GIVEN TASK:
Extract each line of the data below that contains the word "distant", treating the match as case-sensitive.

Excerpt from a data file
# # # # # # #

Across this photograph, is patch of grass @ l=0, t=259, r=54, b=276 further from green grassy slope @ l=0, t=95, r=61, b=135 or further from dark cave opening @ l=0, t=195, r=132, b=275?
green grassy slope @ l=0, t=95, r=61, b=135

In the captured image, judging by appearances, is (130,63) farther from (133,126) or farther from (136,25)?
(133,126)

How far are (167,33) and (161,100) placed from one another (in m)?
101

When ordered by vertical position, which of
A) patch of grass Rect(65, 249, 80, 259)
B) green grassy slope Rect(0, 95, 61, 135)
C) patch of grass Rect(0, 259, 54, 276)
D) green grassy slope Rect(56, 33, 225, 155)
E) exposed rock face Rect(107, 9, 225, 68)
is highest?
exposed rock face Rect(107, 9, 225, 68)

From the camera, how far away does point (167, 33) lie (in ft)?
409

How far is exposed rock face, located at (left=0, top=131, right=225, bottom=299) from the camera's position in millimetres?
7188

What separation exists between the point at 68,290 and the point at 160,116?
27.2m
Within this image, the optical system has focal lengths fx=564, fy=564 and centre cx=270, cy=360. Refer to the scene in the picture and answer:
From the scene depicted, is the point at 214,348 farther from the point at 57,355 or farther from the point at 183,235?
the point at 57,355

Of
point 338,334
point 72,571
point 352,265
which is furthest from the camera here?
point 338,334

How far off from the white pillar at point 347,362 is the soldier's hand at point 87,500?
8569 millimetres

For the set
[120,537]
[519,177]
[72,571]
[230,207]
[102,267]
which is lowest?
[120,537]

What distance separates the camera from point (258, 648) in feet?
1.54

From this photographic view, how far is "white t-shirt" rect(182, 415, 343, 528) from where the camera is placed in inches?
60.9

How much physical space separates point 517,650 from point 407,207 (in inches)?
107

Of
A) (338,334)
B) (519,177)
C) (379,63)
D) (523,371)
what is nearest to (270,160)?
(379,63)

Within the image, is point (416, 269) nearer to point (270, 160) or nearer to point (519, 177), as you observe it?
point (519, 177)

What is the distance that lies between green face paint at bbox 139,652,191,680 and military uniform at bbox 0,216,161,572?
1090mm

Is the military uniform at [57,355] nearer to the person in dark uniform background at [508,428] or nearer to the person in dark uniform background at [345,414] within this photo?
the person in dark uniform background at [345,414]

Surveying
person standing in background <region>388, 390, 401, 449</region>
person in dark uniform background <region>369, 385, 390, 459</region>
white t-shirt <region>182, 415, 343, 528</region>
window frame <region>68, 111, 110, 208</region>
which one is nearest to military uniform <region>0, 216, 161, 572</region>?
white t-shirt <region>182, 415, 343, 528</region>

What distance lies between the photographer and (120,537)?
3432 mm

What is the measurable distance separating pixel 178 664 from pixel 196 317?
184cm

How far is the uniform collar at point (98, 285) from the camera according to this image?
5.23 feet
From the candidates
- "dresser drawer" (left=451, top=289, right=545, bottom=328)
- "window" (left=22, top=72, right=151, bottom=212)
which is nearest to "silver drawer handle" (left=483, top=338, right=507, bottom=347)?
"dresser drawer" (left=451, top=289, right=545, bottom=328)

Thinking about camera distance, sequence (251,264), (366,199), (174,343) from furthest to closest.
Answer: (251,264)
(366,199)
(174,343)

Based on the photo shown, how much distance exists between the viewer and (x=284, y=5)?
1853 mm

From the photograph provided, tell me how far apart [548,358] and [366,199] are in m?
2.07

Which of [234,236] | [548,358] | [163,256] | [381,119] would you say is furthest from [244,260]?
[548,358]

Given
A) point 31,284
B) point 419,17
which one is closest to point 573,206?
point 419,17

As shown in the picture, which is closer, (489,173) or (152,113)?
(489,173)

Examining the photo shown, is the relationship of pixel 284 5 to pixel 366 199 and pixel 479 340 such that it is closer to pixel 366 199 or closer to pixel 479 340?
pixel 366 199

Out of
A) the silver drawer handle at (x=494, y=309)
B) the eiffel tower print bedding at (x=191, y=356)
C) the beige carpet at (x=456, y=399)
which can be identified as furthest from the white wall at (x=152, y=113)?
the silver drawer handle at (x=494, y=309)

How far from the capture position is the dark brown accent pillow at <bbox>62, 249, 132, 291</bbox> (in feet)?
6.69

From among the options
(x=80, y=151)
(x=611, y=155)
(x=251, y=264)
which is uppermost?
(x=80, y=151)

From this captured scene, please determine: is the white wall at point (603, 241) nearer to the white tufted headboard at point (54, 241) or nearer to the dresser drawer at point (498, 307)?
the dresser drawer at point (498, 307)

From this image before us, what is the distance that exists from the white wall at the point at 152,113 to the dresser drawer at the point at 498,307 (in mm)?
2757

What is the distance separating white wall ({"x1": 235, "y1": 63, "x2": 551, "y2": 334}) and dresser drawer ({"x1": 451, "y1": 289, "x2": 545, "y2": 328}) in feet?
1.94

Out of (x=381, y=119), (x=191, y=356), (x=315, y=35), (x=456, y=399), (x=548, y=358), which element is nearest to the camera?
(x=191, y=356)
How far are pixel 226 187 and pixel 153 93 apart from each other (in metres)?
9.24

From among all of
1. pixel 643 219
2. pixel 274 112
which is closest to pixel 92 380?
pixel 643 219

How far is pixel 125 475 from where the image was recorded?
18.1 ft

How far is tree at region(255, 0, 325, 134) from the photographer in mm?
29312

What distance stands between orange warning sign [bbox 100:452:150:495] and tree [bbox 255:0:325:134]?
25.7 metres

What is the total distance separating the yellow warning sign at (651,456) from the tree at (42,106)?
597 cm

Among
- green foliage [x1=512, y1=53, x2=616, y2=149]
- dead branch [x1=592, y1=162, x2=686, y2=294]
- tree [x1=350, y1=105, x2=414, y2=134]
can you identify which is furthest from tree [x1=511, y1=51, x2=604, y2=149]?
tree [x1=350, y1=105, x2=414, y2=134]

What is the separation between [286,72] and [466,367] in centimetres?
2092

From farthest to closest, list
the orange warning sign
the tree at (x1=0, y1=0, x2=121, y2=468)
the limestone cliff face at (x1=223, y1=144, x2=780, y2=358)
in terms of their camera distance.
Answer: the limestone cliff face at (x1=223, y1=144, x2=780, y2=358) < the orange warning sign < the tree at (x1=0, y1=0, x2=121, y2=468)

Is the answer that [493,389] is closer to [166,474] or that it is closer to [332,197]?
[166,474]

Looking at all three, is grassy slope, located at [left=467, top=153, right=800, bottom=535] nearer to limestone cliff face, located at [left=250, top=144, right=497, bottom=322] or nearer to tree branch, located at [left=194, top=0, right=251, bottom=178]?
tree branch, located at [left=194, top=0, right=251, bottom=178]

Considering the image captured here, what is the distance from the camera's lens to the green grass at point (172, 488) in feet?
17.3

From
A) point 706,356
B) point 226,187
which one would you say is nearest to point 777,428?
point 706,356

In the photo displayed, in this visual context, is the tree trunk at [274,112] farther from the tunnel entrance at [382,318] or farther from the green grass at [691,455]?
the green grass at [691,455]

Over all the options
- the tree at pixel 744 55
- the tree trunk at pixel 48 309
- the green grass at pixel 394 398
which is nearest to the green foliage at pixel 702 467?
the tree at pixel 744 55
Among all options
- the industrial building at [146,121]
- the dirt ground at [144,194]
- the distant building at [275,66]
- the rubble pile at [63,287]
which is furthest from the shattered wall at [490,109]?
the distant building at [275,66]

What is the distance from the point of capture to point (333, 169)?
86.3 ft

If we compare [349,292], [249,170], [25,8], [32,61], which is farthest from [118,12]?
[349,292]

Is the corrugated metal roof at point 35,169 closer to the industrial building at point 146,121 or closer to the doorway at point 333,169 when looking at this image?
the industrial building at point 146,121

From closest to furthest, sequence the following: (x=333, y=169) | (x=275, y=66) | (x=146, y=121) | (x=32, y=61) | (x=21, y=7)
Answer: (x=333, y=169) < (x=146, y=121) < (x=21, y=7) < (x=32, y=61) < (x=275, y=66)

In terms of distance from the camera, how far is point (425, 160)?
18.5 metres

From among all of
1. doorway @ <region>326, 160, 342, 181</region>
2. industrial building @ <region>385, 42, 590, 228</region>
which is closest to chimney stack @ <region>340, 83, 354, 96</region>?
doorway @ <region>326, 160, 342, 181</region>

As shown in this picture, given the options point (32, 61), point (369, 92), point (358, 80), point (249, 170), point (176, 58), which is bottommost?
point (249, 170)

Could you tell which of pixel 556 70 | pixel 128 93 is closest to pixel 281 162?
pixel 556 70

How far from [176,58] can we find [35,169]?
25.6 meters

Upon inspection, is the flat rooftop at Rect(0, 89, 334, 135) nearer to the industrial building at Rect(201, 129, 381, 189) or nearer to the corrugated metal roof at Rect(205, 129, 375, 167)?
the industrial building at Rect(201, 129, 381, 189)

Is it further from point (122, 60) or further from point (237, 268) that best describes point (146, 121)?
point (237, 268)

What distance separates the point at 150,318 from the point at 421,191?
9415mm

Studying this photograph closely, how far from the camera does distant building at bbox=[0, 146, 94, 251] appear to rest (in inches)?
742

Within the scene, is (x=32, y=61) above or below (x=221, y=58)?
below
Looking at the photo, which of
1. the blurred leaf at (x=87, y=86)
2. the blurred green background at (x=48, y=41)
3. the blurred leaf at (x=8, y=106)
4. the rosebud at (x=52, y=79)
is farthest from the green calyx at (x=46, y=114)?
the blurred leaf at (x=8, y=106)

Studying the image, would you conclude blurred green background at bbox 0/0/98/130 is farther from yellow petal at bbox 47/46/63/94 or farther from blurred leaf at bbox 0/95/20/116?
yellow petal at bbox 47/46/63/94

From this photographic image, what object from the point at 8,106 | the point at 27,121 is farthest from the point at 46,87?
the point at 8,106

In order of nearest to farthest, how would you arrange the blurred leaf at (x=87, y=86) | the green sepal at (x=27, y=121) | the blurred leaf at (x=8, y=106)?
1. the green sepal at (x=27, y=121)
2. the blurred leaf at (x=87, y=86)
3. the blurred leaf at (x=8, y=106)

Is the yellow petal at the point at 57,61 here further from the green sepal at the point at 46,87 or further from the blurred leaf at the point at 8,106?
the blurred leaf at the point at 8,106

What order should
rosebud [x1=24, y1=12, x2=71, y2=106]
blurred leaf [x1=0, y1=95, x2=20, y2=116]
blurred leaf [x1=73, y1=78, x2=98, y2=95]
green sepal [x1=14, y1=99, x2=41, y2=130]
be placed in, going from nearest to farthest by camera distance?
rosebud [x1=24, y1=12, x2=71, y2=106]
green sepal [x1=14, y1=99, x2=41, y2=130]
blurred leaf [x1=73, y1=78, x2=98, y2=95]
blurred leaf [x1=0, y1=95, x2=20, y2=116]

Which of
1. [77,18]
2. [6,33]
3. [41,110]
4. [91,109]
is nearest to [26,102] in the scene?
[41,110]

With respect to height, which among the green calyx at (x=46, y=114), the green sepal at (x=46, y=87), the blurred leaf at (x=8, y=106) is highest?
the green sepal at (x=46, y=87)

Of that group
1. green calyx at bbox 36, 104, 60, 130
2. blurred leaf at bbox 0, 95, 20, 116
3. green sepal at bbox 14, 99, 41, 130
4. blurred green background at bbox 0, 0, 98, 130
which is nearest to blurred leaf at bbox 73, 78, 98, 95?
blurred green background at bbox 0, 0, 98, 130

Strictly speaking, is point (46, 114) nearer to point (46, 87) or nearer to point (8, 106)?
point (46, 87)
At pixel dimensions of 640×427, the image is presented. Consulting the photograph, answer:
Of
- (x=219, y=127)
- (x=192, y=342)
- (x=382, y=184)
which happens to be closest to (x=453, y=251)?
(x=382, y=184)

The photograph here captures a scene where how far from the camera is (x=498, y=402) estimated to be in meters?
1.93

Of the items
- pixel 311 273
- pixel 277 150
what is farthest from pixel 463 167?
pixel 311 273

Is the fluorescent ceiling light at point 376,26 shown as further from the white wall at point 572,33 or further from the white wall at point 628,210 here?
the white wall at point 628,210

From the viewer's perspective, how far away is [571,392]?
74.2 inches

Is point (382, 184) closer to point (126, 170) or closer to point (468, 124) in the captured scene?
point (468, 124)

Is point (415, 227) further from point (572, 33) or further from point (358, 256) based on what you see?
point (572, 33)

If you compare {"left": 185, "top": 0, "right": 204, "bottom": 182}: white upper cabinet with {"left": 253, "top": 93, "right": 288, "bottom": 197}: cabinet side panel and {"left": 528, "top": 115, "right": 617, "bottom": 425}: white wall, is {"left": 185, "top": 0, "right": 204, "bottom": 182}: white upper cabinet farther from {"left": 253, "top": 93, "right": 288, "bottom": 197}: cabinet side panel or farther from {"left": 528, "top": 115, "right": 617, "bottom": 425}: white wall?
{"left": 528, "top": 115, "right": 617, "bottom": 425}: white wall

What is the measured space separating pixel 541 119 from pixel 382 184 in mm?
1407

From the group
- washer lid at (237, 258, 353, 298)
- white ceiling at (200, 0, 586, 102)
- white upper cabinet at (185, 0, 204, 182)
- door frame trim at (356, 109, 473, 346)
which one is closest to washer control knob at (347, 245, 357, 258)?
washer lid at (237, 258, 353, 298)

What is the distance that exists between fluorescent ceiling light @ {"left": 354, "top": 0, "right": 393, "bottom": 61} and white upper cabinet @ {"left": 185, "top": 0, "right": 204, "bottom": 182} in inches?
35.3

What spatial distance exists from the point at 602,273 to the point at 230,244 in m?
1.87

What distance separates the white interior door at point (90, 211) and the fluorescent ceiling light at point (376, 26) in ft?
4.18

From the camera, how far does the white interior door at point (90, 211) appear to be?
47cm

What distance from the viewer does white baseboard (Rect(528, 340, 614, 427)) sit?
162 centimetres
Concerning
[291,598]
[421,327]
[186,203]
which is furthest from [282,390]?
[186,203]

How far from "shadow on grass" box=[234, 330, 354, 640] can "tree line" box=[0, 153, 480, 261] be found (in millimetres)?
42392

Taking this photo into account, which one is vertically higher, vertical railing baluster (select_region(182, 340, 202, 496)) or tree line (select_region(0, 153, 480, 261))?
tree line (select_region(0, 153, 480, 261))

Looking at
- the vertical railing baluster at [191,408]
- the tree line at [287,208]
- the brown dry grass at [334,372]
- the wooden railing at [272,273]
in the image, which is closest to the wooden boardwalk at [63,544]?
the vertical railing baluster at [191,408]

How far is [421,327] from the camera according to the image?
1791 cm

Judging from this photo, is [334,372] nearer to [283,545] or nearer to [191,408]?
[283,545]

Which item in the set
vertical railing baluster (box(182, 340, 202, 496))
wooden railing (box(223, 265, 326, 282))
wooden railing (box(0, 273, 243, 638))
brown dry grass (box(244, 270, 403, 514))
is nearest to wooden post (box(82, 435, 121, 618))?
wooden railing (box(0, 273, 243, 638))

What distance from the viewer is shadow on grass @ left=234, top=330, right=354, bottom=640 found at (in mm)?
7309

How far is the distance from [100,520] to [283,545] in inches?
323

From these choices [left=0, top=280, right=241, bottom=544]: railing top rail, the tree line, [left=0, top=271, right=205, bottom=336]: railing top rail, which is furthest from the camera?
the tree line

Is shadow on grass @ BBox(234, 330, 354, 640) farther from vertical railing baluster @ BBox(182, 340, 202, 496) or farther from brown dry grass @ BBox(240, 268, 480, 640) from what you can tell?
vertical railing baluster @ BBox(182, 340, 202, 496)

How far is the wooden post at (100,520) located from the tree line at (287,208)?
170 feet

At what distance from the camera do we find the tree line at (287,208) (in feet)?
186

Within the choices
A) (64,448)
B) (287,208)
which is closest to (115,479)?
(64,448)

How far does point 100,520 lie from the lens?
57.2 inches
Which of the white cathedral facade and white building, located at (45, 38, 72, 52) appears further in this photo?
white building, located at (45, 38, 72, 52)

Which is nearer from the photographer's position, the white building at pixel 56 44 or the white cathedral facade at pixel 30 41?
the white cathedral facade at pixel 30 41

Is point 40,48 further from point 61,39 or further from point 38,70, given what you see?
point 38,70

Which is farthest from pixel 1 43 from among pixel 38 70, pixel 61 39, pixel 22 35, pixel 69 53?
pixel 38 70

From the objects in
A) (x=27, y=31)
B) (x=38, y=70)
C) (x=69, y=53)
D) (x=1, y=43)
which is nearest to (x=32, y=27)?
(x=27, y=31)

# # # # # # #

COMPLETE RESPONSE:
- the distant building at [275,66]
the distant building at [275,66]
Studying this photograph closely, how far from the camera does distant building at bbox=[0, 146, 94, 251] appear to rest (in inches)?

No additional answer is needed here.